Highlights & Insights¶

Precise Problem Framing: The paper targets the often-neglected class imbalance problem in DDI prediction rather than simply pursuing overall classification accuracy.
Elegant Framework Design: The reward-proportional sampling of GFlowNets aligns naturally with the data augmentation objective; the composite reward of rarity × plausibility is concise and effective.
Appropriate Evaluation Metrics: The use of Shannon Entropy and JSD, rather than relying solely on classification metrics, more faithfully reveals improvements in class distribution coverage.
Modular Design: The decoupled design of VGAE and GFlowNet makes the framework generalizable to other imbalanced graph classification problems.
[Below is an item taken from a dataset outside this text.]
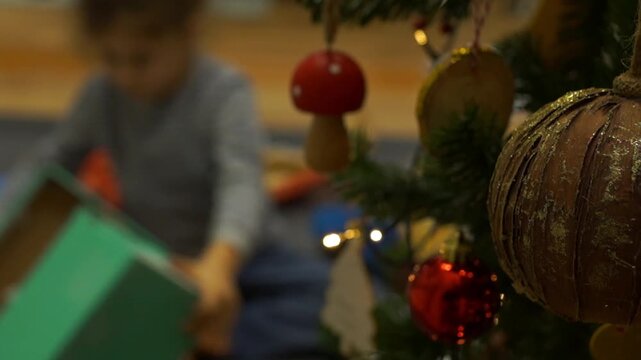 Close-up shot of Christmas tree ornaments and lights in focus, while a blurred toddler opens and unwraps gift boxes in the background living room.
Limitations & Future Work¶

Validation is conducted on a single dataset (DrugBank), with no cross-dataset generalization experiments.
Classification metrics show negligible change; per-class F1 scores would better demonstrate improvements on rare interaction types.
No comparison with alternative data augmentation methods (e.g., SMOTE, GANs, mixup) is provided.
Sensitivity analysis for GFlowNet hyperparameters ($\alpha$, candidate set size $K$, number of synthetic samples $N$) is absent.
The experimental section is relatively thin, comprising only one main results table and lacking thorough ablation studies and analysis.
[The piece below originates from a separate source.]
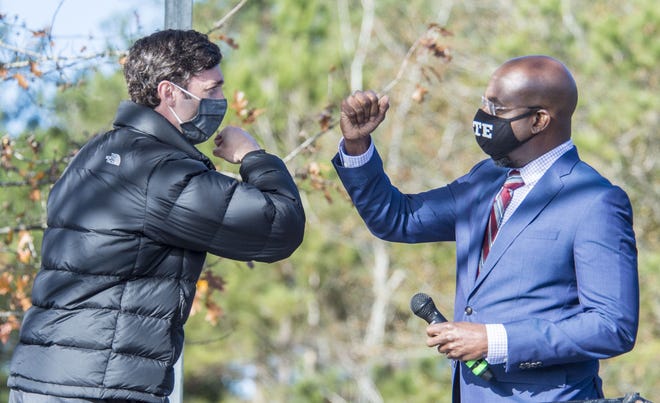 Jon Ossoff, left, and Raphael Warnock, who are U.S. Senate candidates from Georgia, celebrate their victories on Wednesday, Jan. 6, 2021, in Atlanta.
GFlowNet (Bengio et al., 2023): Provides the theoretical foundation for reward-proportional sampling.
VGAE (Kipf & Welling): Variational graph autoencoder serves as the backbone for drug representation learning.
DDI Prediction: Existing methods such as MFConv and GraphDTA focus on binary classification; this paper complements them with a multi-class perspective.
Insights: The combination of GFlowNet with domain-specific graph models is transferable to other imbalanced biomedical problems, such as rare disease modeling and adverse drug reaction prediction.

Rating¶

Novelty: ⭐⭐⭐⭐ Applying GFlowNet to DDI data augmentation is a novel combination; the reward function design is elegant.
Experimental Thoroughness: ⭐⭐ Single dataset, lacking comparative baselines and ablation studies.
Writing Quality: ⭐⭐⭐ Method description is clear, but the experimental section is overly brief.
Value: ⭐⭐⭐ The approach is conceptually valuable, but insufficient experimental validation limits its persuasiveness.